VII. LES VALEURS FONDAMENTALES


DE LA VIE SOCIALE


a) Rapport entre principes et valeurs


197 La doctrine sociale de l'Église, au-delà des principes qui doivent présider à l'édification d'une société digne de l'homme, indique aussi des valeurs fondamentales. Le rapport entre principes et valeurs est indéniablement un rapport de réciprocité, dans la mesure où les valeurs sociales expriment l'appréciation à attribuer aux aspects déterminés du bien moral que les principes entendent réaliser, en s'offrant comme points de référence pour une structuration opportune et pour conduire la vie sociale de manière ordonnée. Les valeurs requièrent donc à la fois la pratique des principes fondamentaux de la vie sociale et l'exercice personnel des vertus, donc des attitudes morales correspondant aux valeurs elles-mêmes.426

Toutes les valeurs sociales sont inhérentes à la dignité de la personne humaine, dont elles favorisent le développement authentique, et sont essentiellement: la vérité, la liberté, la justice et l'amour.427 Leur pratique est une voie sûre et nécessaire pour atteindre le perfectionnement personnel et une vie sociale en commun plus humaine; elles constituent la référence incontournable pour les responsables de la chose publique, appelés à mettre en oeuvre « les réformes substantielles des structures économiques, politiques, culturelles et technologiques et les nécessaires changements dans les institutions ».428 Le respect de la légitime autonomie des réalités terrestres conduit l'Église à ne pas se réserver des compétences spécifiques d'ordre technique et temporel,429 mais elle ne l'empêche pas d'intervenir pour montrer comment, dans les différents choix de l'homme, ces valeurs sont affirmées ou, vice-versa, niées.430

b) La vérité


198 Les hommes sont tenus de façon particulière à tendre continuellement vers la vérité, à la respecter et à l'attester de manière responsable.431 Vivre dans la vérité revêt une signification spéciale dans les rapports sociaux: la vie en commun entre les êtres humains au sein d'une communauté est, en effet, ordonnée, féconde et correspond à leur dignité de personnes lorsqu'elle se fonde sur la vérité.432 Plus les personnes et les groupes sociaux s'efforcent de résoudre les problèmes sociaux selon la vérité, plus ils s'éloignent de l'arbitraire et se conforment aux exigences objectives de la moralité.

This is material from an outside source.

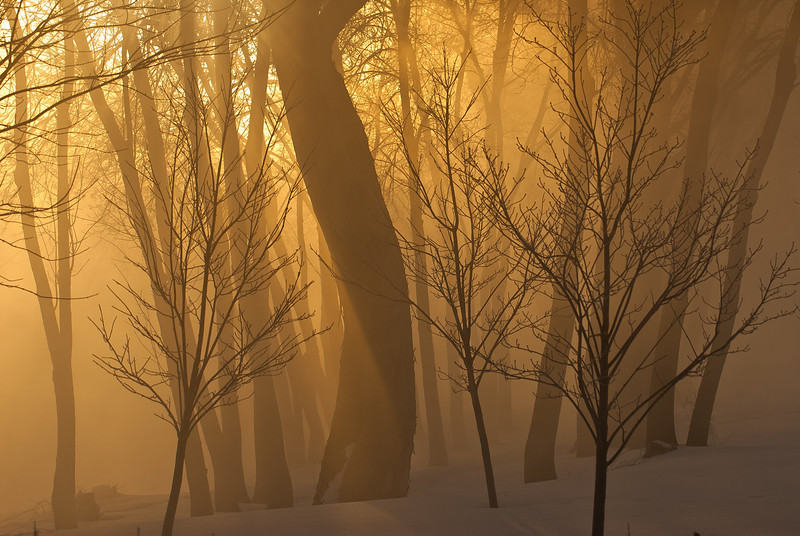 MNWN-11105: Morning fog on the banks of the Mississippi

Notre époque requiert une intense activité éducative 433 et un engagement de la part de tous, afin que la recherche de la vérité, qui ne se réduit pas à l'ensemble ou à une seule des diverses opinions, soit promue dans chaque milieu et prévale sur toute tentative d'en relativiser les exigences ou de lui porter atteinte.434 C'est une question qui touche en particulier le monde de la communication publique et celui de l'économie, dans lesquels l'usage sans scrupules de l'argent fait naître des interrogations toujours plus pressantes, qui renvoient nécessairement à un besoin de transparence et d'honnêteté dans l'action personnelle et sociale.

c) La liberté


199 La liberté est dans l'homme un signe très élevé de l'image divine et, en conséquence, un signe de la dignité sublime de chaque personne humaine: 435 « La liberté s'exerce dans les rapports entre les êtres humains. Chaque personne humaine, créée à l'image de Dieu, a le droit naturel d'être reconnue comme un être libre et responsable. Tous doivent à chacun ce devoir du respect. Le droit à l'exercice de la liberté est une exigence inséparable de la dignité de la personne humaine ».436 Il ne faut pas restreindre le sens de la liberté, en la considérant dans une perspective purement individualiste et en la réduisant à un exercice arbitraire et incontrôlé de l'autonomie personnelle: « Loin de s'accomplir dans une totale autarcie du moi et dans l'absence de relations, la liberté n'existe vraiment que là où des liens réciproques, réglés par la vérité et la justice, unissent les personnes ».437 La compréhension de la liberté devient profonde et vaste quand elle est protégée, même au niveau social, dans la totalité de ses dimensions.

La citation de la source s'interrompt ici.